Les oubliettes de l’Oncle Sam
La CIA gérerait un
réseau de prisons secrètes disséminées dans huit pays du monde. C’est
le Washington Post qui l’affirmait hier. La Maison Blanche a refusé de
commenter cet article. Elle ne dément, autrement dit, pas
Toutes les
libertés inscrites dans les droits occidentaux et fondant l’Etat de
droit et la démocratie découlent d’un texte. Ce texte, c’est l’Habeas
corpus, loi adoptée par le Parlement anglais en 1679 et faisant
obligation de présenter tout détenu à un juge dans les trois jours
suivant son arrestation.
Depuis, la détention arbitraire est aux
dictatures ce qu’elle est aux démocraties, un marqueur, celui qui range
un régime d’un côté ou de l’autre mais cette détention arbitraire, les
Etats-Unis l’ont aujourd’hui secrètement institutionnalisée.
Six
jours après le 11 septembre, révélait hier le Washington Post, Georges
Bush signait un « sweeping finding », disons un décret cadre,
autorisant la CIA à tuer, capturer et détenir les membres d’al Qaëda
partout dans le monde. C’était la guerre, dira-t-on. Oui, c’est vrai
mais, pour les démocraties, même la guerre a ses lois, heureusement
rendues universelles par le droit international, et dans les mois qui
ont suivi ce décret, la CIA a réinventé les oubliettes des seigneurs et
la lettre de cachet des monarques en créant un réseau de prisons
clandestines, dites les « sites noirs », où elle pouvait détenir à sa
guise des prisonniers qu’elle préférait conserver vivants pour les
faire parler.
Des juristes de la Maison-Blanche et du Département
de la Justice ont donné leur feu vert et, l’abus nourrissant l’abus, ce
ne sont pas seulement les grosses prises, de vrais rouages d’al Qaëda,
qui se sont ainsi retrouvées arbitrairement détenues mais aussi des
dizaines de simples suspects sur lesquels ne pesait aucune vraie
charge. Par crainte de la justice américaine, ces sites noirs n’ont pas
été créés aux Etats-Unis mais dans huit autres pays parmi lesquels
l’Afghanistan, la Thaïlande qui a exigé la fermeture du sien en 2003,
et plusieurs des nouvelles démocraties d’Europe de l’Est, aussi, dont
le Post a renoncé à donner les noms à la demande pressante des
autorités américaines qui lui ont fait valoir qu’il pourrait,
autrement, en faire des cibles d’attentats.
C’est dans l’un de ces
pays que se trouverait actuellement le plus important de ces sites,
installé dans une ancienne enceinte des forces soviétiques. Tout comme
ils auraient été illégaux aux Etats-Unis, les sites noirs le sont dans
les pays où la CIA les a créés et les gère car les personnes qui y sont
détenues le sont secrètement, dans des cellules souvent souterraines,
sans pouvoir bénéficier de la protection de la Justice et de
l’assistance d’un avocat et qu’elles y sont torturées, notamment par
suffocation, suivant des « techniques d’interrogatoire renforcées »
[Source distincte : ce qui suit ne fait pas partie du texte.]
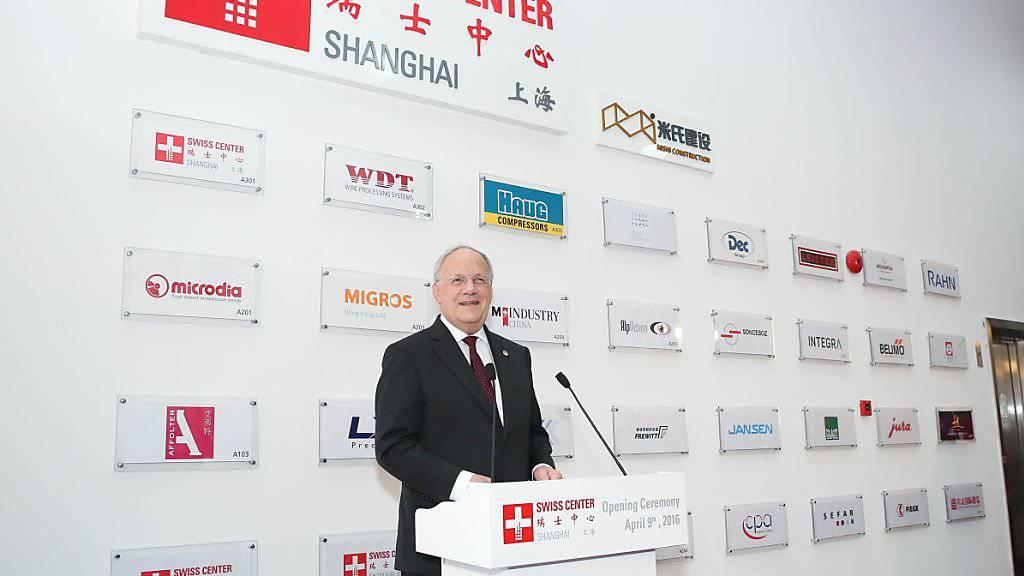 Die Schweizer Exporte nach China liegen auf einem hohen Level. Wirtschaftsminister Johann Schneider-Ammann besuchte im April 2016 im Rahmen seiner China-Reise auch das Swiss Center in Shanghai. (Archiv)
définies par l’Agence de renseignement américaine.
Nourries de
chiffres, de dates et de citations de témoins anonymes, ces révélations
du Post sont, par leur publication, une bonne nouvelle. La bonne
nouvelle est qu’il y a, aux Etats-Unis, des fonctionnaires et des
journaux pour dénoncer un aussi épouvantable manquement à toutes les
règles de droit. La mauvaise nouvelle n’est, elle, que trop évidente.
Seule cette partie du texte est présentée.